World Health Organisation alarmed by ‘very significant’ resurgence in European coronavirus cases

Healthcare systems could be “pushed to the brink” in Europe following the first continent-wide rise in coronavirus cases in months, a top World Health Organisation official has warned.

Regional director Dr Hans Kluge said that there have been “very significant resurgences” in coronavirus infections in 11 European countries, which he did not name.

Dr Kluge told reporters in a virtual press conference: “For weeks, I have spoken about the risk of resurgence as countries adjust measures.”

“In several countries across Europe, this risk has now become a reality — 30 countries have seen increases in new cumulative cases over the past two weeks.

“In 11 of these countries, accelerated transmission has led to very significant resurgence that if left unchecked will push health systems to the brink once again.”

WHO figures show the European region recording 20,000 new coronavirus cases and more than 700 deaths linked to the virus each day.

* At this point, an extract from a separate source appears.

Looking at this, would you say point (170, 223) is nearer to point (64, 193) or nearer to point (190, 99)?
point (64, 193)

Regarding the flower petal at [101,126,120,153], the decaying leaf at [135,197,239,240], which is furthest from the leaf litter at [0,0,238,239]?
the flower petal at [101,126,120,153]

The region covers 54 countries, including the Middle East and Central Asia. More than 2.6 million infections have been reported overall, with around 195,000 deaths.

Many European countries have gradually begun lifting lockdown measures over the past two months, while pledging to bring back restrictions if cases spike sharply.

Dr Kluge praised countries like Poland, Germany and Spain for their fast responses to outbreaks linked with schools, coal mines, and food production, which helped bring the new batch of cases under control.

He added that the WHO believes coronavirus infection rates be less high over the summer, but warned that countries should prepare for the virus to bounce back in autumn.

Hospital staff in the UK (AP)

Dr Kruge went on: “We have indeed to prepare for the [autumn], when Covid-19 may meet seasonal influenza, pneumonia, other diseases as well, because ultimately the virus is still actively circulating in our communities and there is no effective treatment, no effective vaccine, yet.